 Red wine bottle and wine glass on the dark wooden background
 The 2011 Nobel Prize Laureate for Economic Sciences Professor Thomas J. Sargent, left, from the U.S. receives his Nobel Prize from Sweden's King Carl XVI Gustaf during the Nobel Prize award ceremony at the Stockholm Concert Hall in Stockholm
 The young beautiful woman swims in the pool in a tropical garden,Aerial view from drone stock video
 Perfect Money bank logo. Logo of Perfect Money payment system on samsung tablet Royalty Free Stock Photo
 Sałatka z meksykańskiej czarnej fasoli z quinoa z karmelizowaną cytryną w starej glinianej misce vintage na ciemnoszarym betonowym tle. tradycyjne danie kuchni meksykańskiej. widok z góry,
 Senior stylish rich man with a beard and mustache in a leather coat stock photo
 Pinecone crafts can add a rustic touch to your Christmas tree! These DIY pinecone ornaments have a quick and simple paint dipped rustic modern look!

==

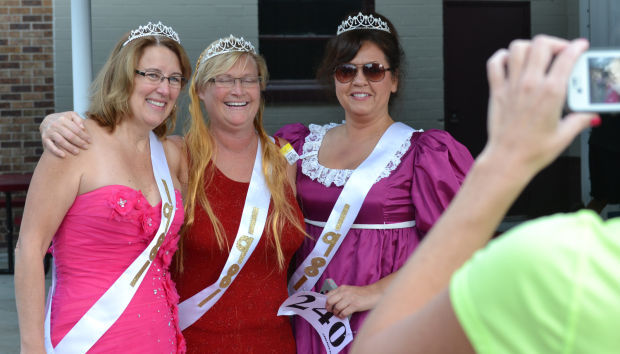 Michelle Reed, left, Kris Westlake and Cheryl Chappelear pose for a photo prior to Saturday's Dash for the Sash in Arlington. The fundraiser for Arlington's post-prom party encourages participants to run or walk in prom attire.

--

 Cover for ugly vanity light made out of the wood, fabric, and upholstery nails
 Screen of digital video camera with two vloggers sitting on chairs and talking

ABOUT THIS EXERCISE |
When you reach the line containing "Cover for ugly" in the data above, start copying exactly, and stop after the line containing "Screen of digital".

THE COMPLETED TASK |
 Cover for ugly vanity light made out of the wood, fabric, and upholstery nails
 Screen of digital video camera with two vloggers sitting on chairs and talking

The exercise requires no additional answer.